§ **BRIEF**:
Among the entries below, find the line with "50. Довольно трудно быть самим собой.", then quote it and each following line up to and including the line with "Ni plaques, ni objets, s'il vous plaît.", and nothing else.

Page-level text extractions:

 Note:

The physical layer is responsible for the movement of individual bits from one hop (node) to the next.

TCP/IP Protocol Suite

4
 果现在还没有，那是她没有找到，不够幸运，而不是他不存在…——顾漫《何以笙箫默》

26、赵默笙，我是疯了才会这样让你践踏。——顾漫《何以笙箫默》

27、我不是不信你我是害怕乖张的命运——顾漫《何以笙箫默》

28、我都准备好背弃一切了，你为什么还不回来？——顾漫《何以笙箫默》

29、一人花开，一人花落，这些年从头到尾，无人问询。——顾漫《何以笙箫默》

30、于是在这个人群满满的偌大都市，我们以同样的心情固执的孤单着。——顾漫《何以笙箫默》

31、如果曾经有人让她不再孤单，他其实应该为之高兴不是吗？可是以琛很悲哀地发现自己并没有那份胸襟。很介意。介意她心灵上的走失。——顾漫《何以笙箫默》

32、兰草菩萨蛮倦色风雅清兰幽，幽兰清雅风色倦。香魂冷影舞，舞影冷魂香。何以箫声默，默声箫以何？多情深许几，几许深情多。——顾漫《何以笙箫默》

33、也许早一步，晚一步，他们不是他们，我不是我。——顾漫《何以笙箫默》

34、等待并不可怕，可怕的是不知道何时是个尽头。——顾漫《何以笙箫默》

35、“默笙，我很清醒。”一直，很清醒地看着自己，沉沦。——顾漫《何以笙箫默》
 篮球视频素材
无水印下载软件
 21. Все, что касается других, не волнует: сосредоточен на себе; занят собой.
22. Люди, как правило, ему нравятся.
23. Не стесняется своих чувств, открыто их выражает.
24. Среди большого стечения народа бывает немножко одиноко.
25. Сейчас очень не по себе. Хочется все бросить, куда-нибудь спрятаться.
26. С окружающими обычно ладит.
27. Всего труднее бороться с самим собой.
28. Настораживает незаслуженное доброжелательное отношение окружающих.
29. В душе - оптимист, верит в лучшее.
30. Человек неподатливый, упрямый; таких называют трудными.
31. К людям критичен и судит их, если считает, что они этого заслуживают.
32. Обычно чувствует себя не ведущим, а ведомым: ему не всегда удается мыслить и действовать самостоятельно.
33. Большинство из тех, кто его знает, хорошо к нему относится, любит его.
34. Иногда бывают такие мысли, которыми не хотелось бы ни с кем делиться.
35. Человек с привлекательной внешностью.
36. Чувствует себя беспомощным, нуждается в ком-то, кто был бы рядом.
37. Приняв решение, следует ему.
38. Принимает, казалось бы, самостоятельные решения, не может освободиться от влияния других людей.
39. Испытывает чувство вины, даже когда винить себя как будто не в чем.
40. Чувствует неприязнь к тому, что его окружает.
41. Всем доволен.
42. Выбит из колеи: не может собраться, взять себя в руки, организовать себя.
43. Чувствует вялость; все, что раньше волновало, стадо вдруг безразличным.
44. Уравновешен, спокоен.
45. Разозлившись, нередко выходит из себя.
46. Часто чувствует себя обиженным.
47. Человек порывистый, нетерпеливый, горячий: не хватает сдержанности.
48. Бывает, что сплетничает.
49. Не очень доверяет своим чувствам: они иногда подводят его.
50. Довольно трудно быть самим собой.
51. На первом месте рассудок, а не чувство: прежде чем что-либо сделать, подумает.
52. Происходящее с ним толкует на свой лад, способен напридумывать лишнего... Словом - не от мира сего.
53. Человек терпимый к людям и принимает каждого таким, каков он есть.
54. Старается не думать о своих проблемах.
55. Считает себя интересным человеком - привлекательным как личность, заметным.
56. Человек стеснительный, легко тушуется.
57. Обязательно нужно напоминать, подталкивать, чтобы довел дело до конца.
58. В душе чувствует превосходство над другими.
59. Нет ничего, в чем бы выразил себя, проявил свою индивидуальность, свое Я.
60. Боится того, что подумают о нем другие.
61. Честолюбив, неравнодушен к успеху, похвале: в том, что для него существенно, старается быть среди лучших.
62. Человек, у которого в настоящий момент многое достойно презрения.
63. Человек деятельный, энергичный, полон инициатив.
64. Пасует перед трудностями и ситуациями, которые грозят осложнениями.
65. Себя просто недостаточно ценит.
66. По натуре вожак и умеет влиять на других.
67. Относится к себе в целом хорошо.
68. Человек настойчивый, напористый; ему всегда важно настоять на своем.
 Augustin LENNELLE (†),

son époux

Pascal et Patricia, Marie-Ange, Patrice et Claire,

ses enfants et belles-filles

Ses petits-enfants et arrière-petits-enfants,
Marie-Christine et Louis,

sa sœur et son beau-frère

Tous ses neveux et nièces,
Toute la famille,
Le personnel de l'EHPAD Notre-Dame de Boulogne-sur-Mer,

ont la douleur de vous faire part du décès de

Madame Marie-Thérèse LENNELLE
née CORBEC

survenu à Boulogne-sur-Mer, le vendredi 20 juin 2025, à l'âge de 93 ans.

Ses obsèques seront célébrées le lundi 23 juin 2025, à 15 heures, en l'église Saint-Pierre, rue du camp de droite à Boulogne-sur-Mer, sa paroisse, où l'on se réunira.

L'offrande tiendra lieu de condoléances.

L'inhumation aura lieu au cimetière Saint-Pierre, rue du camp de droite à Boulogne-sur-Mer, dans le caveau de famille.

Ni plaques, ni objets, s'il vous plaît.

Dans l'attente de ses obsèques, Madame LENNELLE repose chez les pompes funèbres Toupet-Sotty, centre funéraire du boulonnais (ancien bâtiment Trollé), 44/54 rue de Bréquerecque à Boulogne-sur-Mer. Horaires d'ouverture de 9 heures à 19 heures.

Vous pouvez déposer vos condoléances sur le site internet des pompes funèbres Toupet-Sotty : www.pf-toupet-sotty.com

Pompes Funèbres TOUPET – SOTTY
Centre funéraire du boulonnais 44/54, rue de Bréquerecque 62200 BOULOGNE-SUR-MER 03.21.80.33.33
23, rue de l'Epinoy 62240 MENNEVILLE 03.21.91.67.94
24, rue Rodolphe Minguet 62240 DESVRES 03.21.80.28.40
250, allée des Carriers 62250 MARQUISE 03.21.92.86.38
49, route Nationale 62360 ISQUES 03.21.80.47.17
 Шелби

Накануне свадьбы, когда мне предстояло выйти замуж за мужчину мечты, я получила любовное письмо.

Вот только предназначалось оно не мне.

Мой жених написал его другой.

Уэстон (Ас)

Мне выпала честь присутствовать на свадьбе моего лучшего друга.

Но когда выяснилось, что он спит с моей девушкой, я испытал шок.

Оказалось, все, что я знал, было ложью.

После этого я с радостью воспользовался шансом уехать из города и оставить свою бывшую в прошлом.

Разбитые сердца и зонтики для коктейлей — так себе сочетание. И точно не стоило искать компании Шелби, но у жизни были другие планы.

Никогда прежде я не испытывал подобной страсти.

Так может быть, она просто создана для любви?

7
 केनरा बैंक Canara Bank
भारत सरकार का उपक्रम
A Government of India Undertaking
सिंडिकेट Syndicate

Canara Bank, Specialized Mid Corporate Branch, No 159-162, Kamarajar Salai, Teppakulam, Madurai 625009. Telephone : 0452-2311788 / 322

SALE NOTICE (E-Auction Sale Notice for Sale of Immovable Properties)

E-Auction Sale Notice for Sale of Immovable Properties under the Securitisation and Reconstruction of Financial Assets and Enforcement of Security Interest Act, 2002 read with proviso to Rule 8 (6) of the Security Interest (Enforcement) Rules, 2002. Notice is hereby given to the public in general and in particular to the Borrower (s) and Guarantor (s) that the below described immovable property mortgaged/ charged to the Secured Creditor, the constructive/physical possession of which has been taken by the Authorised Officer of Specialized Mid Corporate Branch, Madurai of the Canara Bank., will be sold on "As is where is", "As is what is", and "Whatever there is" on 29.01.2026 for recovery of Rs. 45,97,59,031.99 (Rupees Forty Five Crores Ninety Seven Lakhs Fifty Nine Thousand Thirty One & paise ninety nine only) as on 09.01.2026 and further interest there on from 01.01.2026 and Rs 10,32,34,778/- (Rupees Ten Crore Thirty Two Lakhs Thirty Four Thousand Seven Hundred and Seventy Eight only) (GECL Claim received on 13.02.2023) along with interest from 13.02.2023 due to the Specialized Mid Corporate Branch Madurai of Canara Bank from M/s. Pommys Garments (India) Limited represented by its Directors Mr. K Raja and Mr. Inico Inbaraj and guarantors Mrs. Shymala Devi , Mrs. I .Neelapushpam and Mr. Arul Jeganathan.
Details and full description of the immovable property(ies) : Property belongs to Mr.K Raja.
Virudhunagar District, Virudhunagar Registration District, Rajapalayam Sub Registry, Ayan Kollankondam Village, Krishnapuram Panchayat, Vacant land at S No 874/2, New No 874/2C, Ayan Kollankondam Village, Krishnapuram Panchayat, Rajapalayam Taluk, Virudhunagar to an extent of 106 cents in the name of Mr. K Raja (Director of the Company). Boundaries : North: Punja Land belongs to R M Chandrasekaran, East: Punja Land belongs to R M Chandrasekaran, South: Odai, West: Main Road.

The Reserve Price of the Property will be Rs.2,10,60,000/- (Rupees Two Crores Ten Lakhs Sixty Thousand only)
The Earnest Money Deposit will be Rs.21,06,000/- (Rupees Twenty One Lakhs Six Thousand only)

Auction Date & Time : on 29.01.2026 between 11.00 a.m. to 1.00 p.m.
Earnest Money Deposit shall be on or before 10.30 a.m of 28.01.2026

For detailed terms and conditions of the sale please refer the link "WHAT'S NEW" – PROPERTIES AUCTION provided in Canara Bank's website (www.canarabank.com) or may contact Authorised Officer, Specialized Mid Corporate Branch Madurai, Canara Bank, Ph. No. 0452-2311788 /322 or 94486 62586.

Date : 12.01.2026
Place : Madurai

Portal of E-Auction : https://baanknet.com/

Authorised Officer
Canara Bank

§ **ANSWER FOR THIS EXERCISE**:
50. Довольно трудно быть самим собой.
51. На первом месте рассудок, а не чувство: прежде чем что-либо сделать, подумает.
52. Происходящее с ним толкует на свой лад, способен напридумывать лишнего... Словом - не от мира сего.
53. Человек терпимый к людям и принимает каждого таким, каков он есть.
54. Старается не думать о своих проблемах.
55. Считает себя интересным человеком - привлекательным как личность, заметным.
56. Человек стеснительный, легко тушуется.
57. Обязательно нужно напоминать, подталкивать, чтобы довел дело до конца.
58. В душе чувствует превосходство над другими.
59. Нет ничего, в чем бы выразил себя, проявил свою индивидуальность, свое Я.
60. Боится того, что подумают о нем другие.
61. Честолюбив, неравнодушен к успеху, похвале: в том, что для него существенно, старается быть среди лучших.
62. Человек, у которого в настоящий момент многое достойно презрения.
63. Человек деятельный, энергичный, полон инициатив.
64. Пасует перед трудностями и ситуациями, которые грозят осложнениями.
65. Себя просто недостаточно ценит.
66. По натуре вожак и умеет влиять на других.
67. Относится к себе в целом хорошо.
68. Человек настойчивый, напористый; ему всегда важно настоять на своем.
 Augustin LENNELLE (†),

son époux

Pascal et Patricia, Marie-Ange, Patrice et Claire,

ses enfants et belles-filles

Ses petits-enfants et arrière-petits-enfants,
Marie-Christine et Louis,

sa sœur et son beau-frère

Tous ses neveux et nièces,
Toute la famille,
Le personnel de l'EHPAD Notre-Dame de Boulogne-sur-Mer,

ont la douleur de vous faire part du décès de

Madame Marie-Thérèse LENNELLE
née CORBEC

survenu à Boulogne-sur-Mer, le vendredi 20 juin 2025, à l'âge de 93 ans.

Ses obsèques seront célébrées le lundi 23 juin 2025, à 15 heures, en l'église Saint-Pierre, rue du camp de droite à Boulogne-sur-Mer, sa paroisse, où l'on se réunira.

L'offrande tiendra lieu de condoléances.

L'inhumation aura lieu au cimetière Saint-Pierre, rue du camp de droite à Boulogne-sur-Mer, dans le caveau de famille.

Ni plaques, ni objets, s'il vous plaît.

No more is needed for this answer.